DATASET
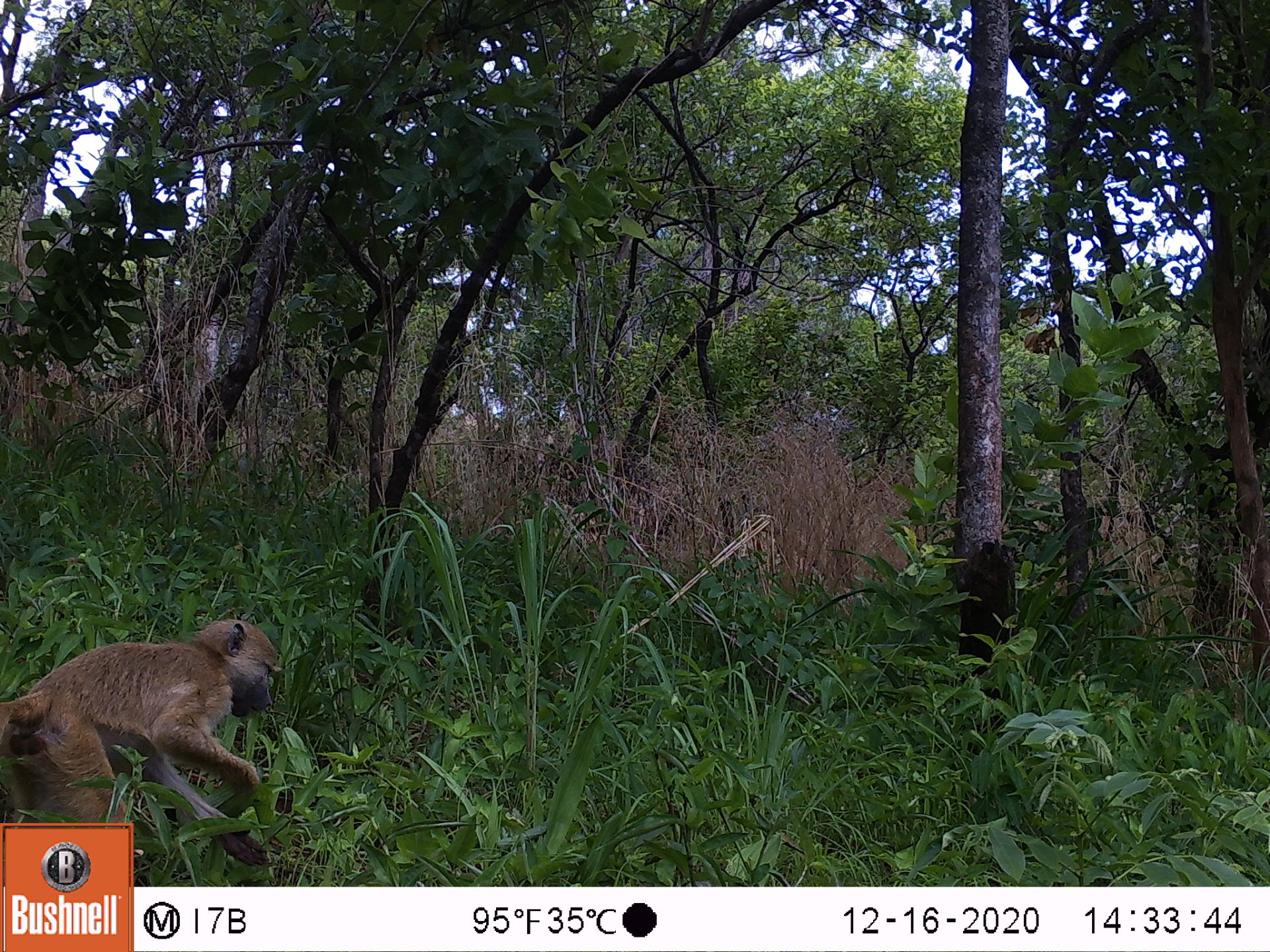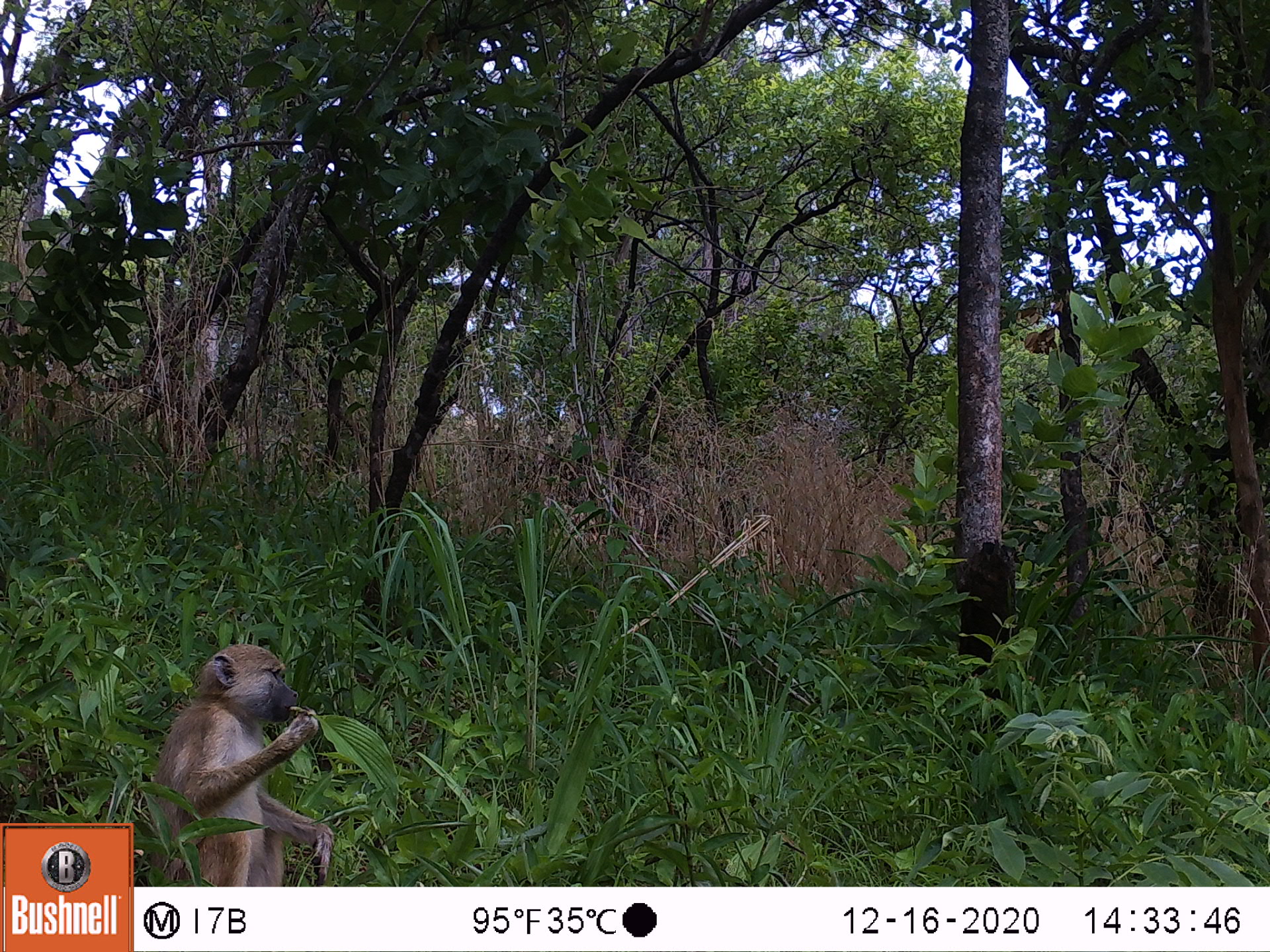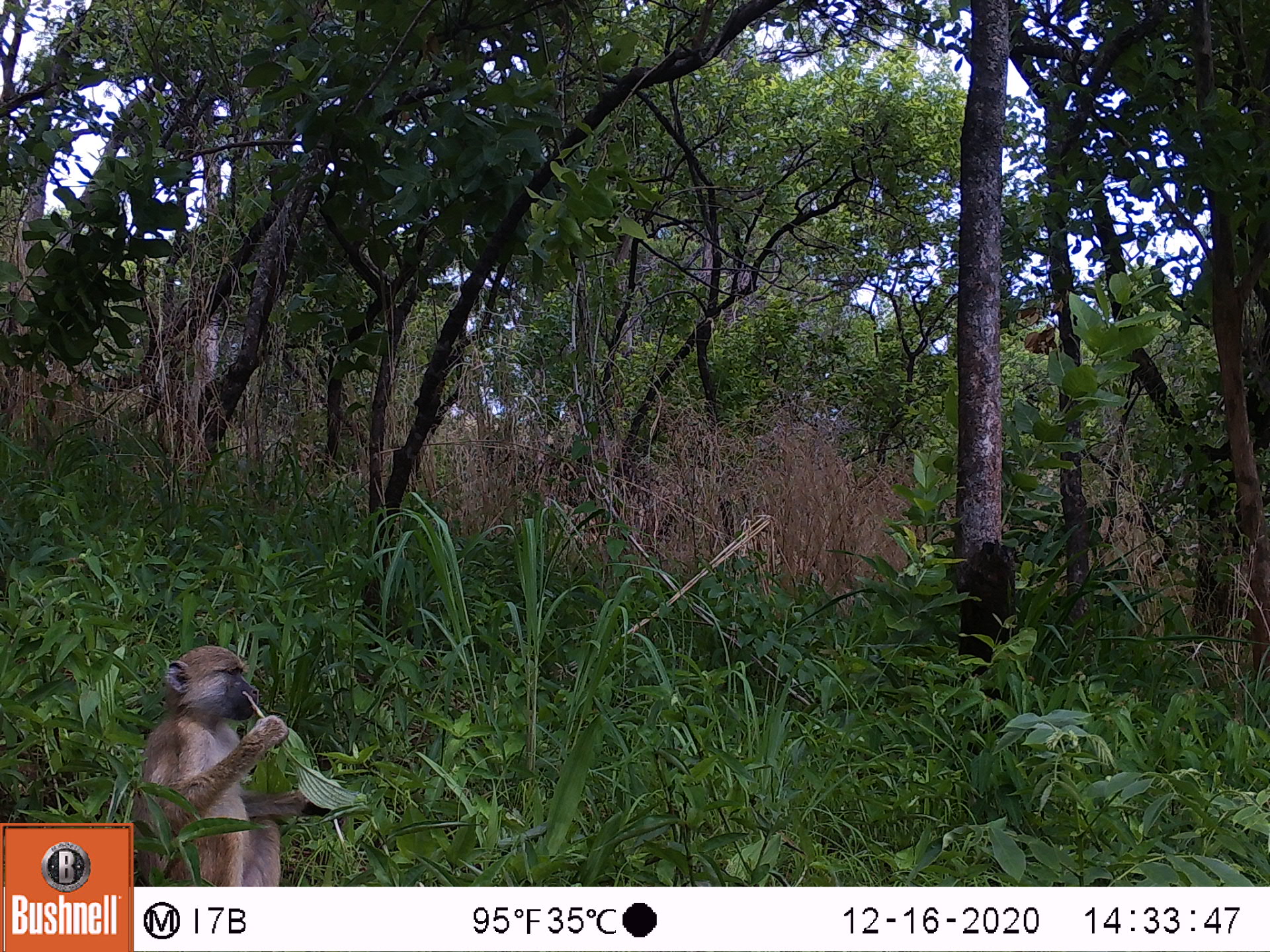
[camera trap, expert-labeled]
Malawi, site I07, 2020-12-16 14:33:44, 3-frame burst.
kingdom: Animalia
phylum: Chordata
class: Mammalia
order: Primates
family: Cercopithecidae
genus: Papio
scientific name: Papio cynocephalus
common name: yellow baboon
Yellow baboon (Papio cynocephalus), count 1.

INSTRUCTIONS TO FOLLOW
Only the lines from the one containing "order: Primates" through the last line of the material should be returned, each one exactly as written.

WRITTEN SOLUTION
order: Primates
family: Cercopithecidae
genus: Papio
scientific name: Papio cynocephalus
common name: yellow baboon
Yellow baboon (Papio cynocephalus), count 1.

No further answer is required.